Excerpt to read:
+++

# Not so squat house



## Symphony (Jan 11, 2011)

My boyfriend, Phred, and I were in Kansas City, Kansas and met this kid who took us in, so to speak, and showed us this house that had been abandoned for several months. There was an eviction notice on the door & the inside of the house was wrecked- shit scattered everywhere. Phred had an uneasy feeling about the place from the start, but we stayed there anyway.
A few nights later we gathered a whole bunch of kidz from around town and showed them the squat. Some went off to get some grub while the rest of us stayed behind.
A little while later, we heard a knock at the door. We thought it was a few of our kidz bein dumbfucks blowin up the squat, so, we decided to fuck with them.
My boy, Third Eye, jokingly went up to the door, and said, "Whudduh you doin at mah house?! We don't want any!"
On the other end of the door we heard a mans voice say, "This is my fucking house! Now open the god damned door! I already stabbed your fat Mexican friend!"
Third Eye opens the door and in walks to clean cut Navy boys. One holding a scimitar and the other a machete. I got out of there with a fucking quickness- next thing I know I see cop cars, ambulances and fire trucks flooding the streets.
[[Apparently, the guy had warrants and was hiding out in his old house...]]
Our friend got pretty fucked up ((he was a local)) and was apparently in some sort of gang scene. His home boyz suggested that we get the fuck out of the streets and go to the Missouri side because there was about to be serious bloodshed && went out lookin for the two guys. Cops were trollin the streets so we took the advice and got the fuck out of dodge. Needless to say, I didn't hear anything of those guys ever again. -That was my Kansas experience.


----------



## CvP (Jan 11, 2011)

Damn... probably best that he yelled to whomever knocked first.


----------



## freakstorm (Jan 12, 2011)

shit. no bueno.


----------



## Storm Smokes Rocks (Aug 16, 2011)

crazy story definently agree with cvp imagine what woulda happened if your dude didnt hollar you probably wouldnt be alive tellin your expierence


----------

+++

Given material:
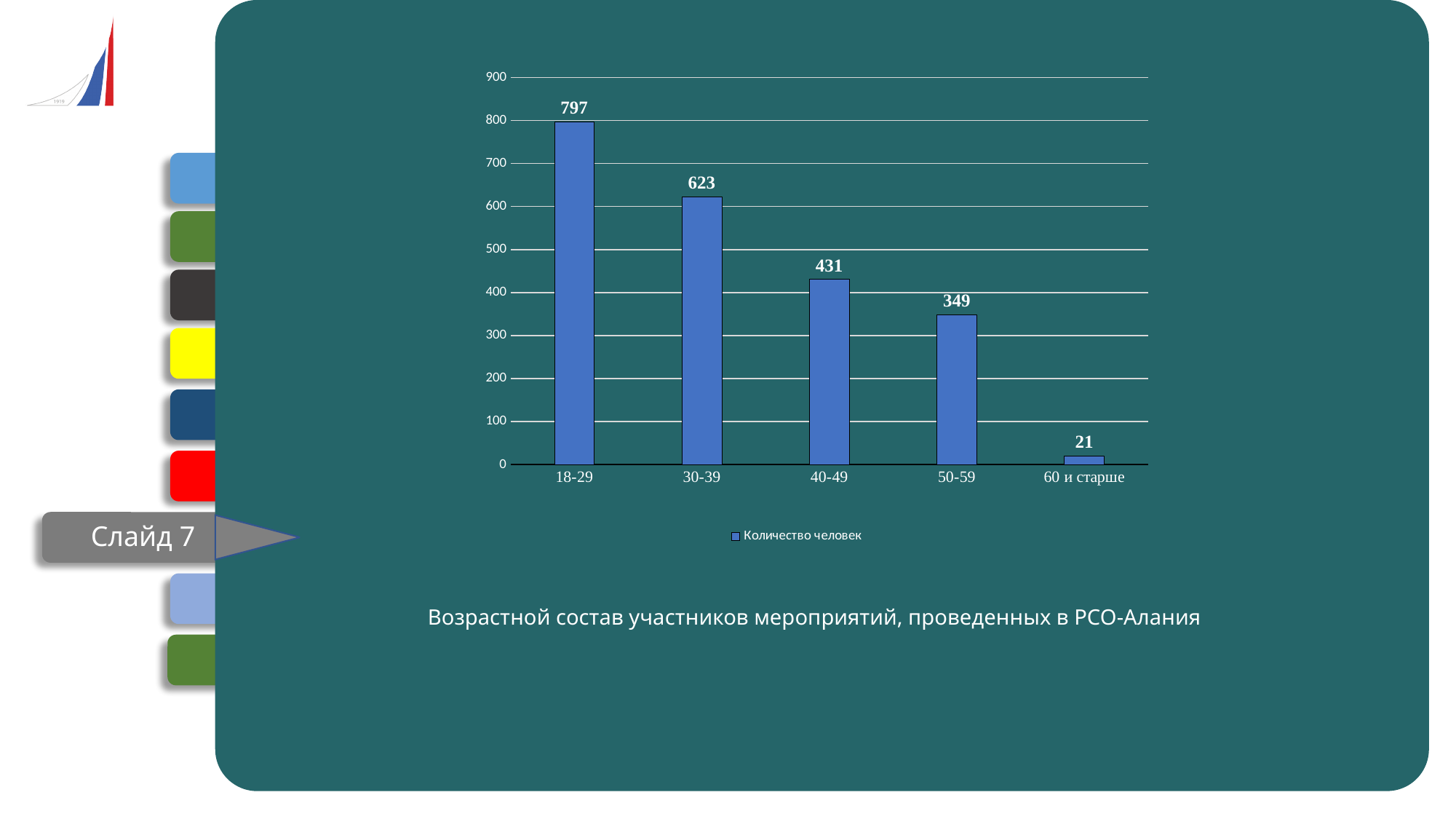
What is the legend entry for the series? Количество человек What kind of chart is shown on the slide? bar chart Which is larger, the value for 40-49 or the value for 50-59? 40-49 Which age group has the highest value? 18-29 How many age groups are shown on the x axis? 5 What is the value for the 60 и старше age group? 21 What is the value for the 40-49 age group? 431 What is the value for the 18-29 age group? 797 How many series does the legend list? 1 What is the difference between the values for 30-39 and 50-59? 274 Which age group has the lowest value? 60 и старше Do the values rise or fall from left to right along the x axis? fall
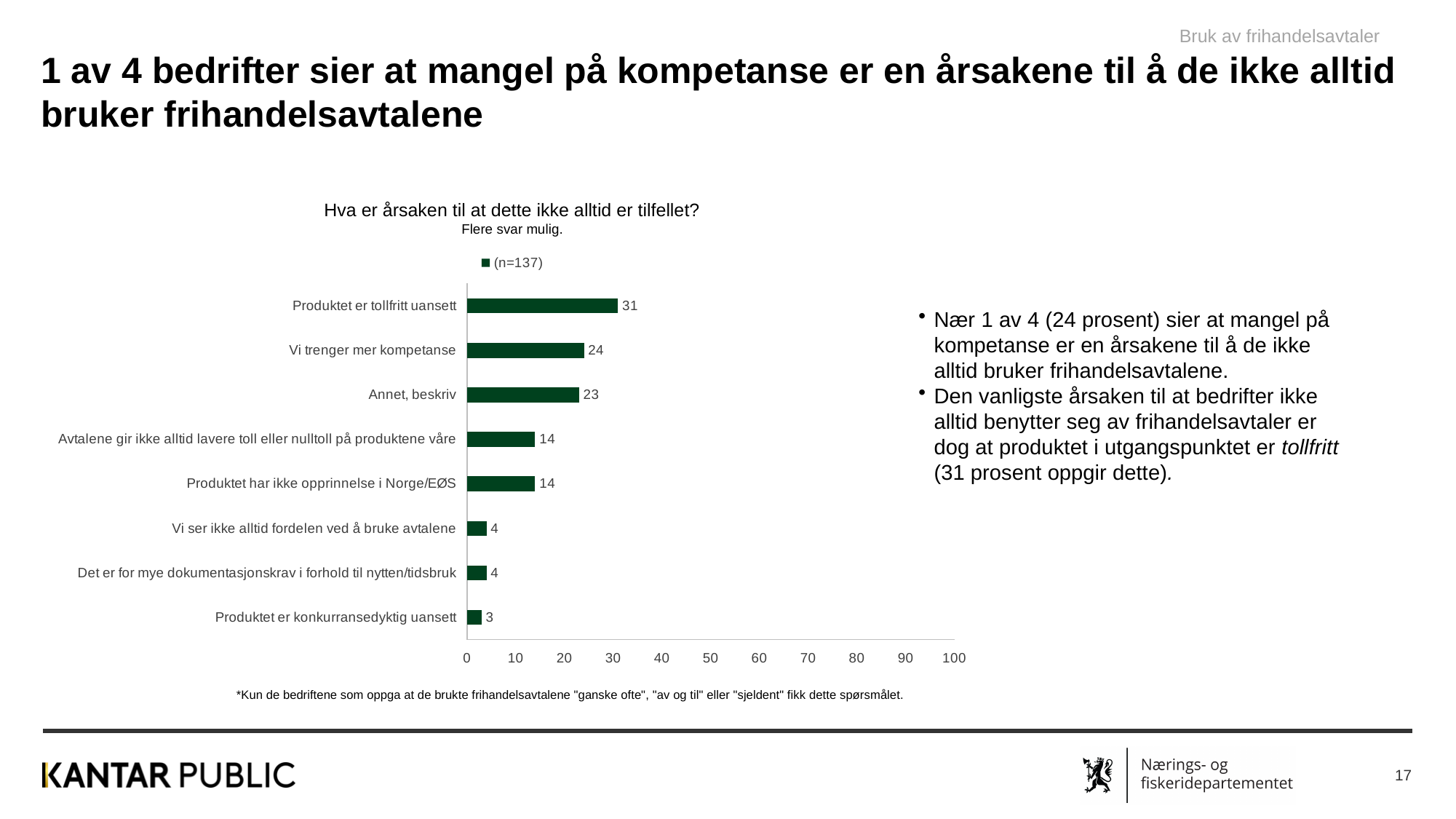
What is the value for "Vi trenger mer kompetanse"? 24 What is the legend entry of the chart? (n=137) What kind of chart is shown on the slide? bar chart What is the difference between the values for "Produktet er tollfritt uansett" and "Vi trenger mer kompetanse"? 7 Which is larger: the value for "Annet, beskriv" or the value for "Avtalene gir ikke alltid lavere toll eller nulltoll på produktene våre"? Annet, beskriv How many series does the legend list? 1 How many categories are shown in the chart? 8 Is the value for "Produktet er tollfritt uansett" greater or less than 30? greater Which category has the highest value? Produktet er tollfritt uansett Which category has the lowest value? Produktet er konkurransedyktig uansett What is the value for "Produktet er tollfritt uansett"? 31 What is the value for "Produktet har ikke opprinnelse i Norge/EØS"? 14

+++

Request A: In the squat house thread, what was each of the two men who walked in holding?
Request B: Decide whether each statement agrees with the squat house thread, answering yes or no and quoting the words that settle it: (i) The house had an eviction notice on its door. (ii) Third Eye kept the door shut. (iii) Phred felt at ease in the house from the start.
The material comes from a separate source and has no connection to the squat house thread.

Written reply A: One was holding a scimitar and the other a machete.

Written reply B:
(i) Yes: "There was an eviction notice on the door"
(ii) No: "Third Eye opens the door and in walks to clean cut Navy boys."
(iii) No: "Phred had an uneasy feeling about the place from the start"